→ **Document passage**:
________________

The Business Case for People Powered Health

The People Powered Health approach: what investments would it require and what benefits could it bring?

The People Powered Health approach: what investments would it require and what benefits could it bring?

Key findings:

  • We think the People Powered Health approach could reduce the cost of managing patients with long-term conditions by up to 20 per cent.
  • The financial business case for People Powered Health rests on two key areas of benefit. The first is the ability to mobilise the asset base that is patients, service users and their communities. Joining up these individual efforts allows them to add to far more than the sum of the parts.
  • The second area of benefit is reductions in unplanned admissions and the requirements for expensive, acute care. 
  • The NHS in England could realise savings of at least £4.4 billion a year if it adopted People Powered Health innovations that involve patients, their families and communities more directly in the management of long term health conditions.
  • These savings are based on the most reliable evidence and represent a 7 per cent reduction in terms of reduced A&E attendance, planned and unplanned admissions, and outpatient admissions. There is therefore both a social and financial imperative to scale the People Powered Health approach.

________________

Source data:
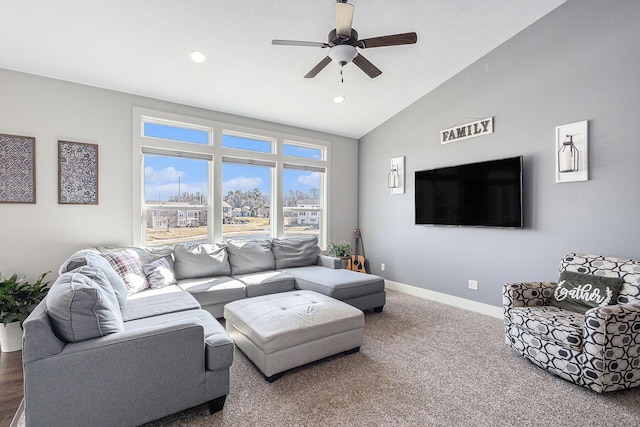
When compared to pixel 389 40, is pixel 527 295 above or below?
below

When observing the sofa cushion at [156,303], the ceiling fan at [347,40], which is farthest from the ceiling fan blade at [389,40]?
the sofa cushion at [156,303]

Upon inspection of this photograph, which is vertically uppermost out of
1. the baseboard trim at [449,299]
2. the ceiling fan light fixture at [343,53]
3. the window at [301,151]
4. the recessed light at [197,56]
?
the recessed light at [197,56]

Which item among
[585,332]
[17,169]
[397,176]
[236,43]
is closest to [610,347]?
[585,332]

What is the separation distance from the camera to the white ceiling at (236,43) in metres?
2.56

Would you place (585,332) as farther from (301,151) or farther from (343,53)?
(301,151)

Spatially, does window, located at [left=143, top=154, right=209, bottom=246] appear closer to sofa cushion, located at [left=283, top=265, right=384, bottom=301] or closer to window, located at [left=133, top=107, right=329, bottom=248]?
window, located at [left=133, top=107, right=329, bottom=248]

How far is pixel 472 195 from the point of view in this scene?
149 inches

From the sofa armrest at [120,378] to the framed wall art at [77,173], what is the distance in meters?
2.45

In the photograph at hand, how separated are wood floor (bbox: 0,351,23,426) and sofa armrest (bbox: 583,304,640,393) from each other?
3.78 m

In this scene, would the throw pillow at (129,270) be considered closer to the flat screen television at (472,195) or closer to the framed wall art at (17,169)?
the framed wall art at (17,169)

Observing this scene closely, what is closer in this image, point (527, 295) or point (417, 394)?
point (417, 394)

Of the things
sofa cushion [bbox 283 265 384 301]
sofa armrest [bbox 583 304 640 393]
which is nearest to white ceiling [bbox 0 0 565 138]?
sofa cushion [bbox 283 265 384 301]

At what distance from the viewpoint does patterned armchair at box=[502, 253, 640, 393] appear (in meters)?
1.99

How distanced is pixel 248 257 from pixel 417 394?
2.67 metres
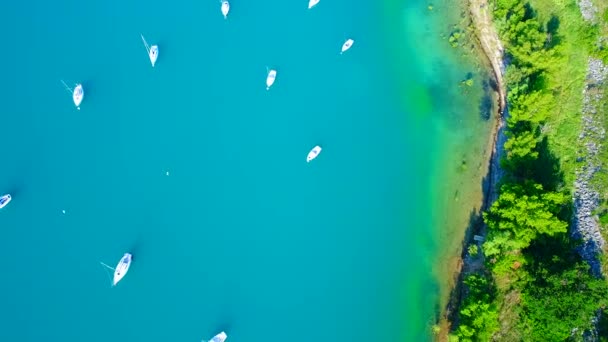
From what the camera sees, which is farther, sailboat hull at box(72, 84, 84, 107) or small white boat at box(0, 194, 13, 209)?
sailboat hull at box(72, 84, 84, 107)

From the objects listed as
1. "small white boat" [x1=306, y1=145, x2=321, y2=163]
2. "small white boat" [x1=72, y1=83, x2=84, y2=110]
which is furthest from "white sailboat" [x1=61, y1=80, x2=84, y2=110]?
"small white boat" [x1=306, y1=145, x2=321, y2=163]

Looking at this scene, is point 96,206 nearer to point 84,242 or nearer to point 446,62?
point 84,242

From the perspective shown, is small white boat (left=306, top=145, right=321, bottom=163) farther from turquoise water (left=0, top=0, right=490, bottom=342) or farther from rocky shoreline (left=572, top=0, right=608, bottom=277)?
rocky shoreline (left=572, top=0, right=608, bottom=277)

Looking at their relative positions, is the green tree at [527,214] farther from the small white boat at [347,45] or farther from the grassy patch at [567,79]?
the small white boat at [347,45]

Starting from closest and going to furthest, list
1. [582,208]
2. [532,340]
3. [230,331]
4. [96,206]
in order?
[532,340] → [582,208] → [230,331] → [96,206]

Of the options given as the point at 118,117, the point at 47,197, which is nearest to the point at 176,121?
the point at 118,117

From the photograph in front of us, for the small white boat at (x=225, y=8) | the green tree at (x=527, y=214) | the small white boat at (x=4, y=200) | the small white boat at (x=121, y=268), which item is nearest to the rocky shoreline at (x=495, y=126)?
the green tree at (x=527, y=214)
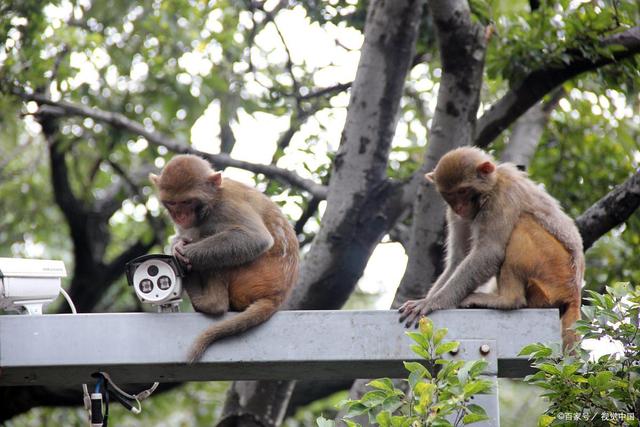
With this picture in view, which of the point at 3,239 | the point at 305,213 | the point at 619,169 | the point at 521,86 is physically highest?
the point at 521,86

________________

→ **What to do**: Write out the People Powered Health text from "The Business Case" to "20 per cent.". These entries come from a separate source.

→ **Written reply**:
The Business Case for People Powered Health

The People Powered Health approach: what investments would it require and what benefits could it bring?

The People Powered Health approach: what investments would it require and what benefits could it bring?

Key findings:

  • We think the People Powered Health approach could reduce the cost of managing patients with long-term conditions by up to 20 per cent.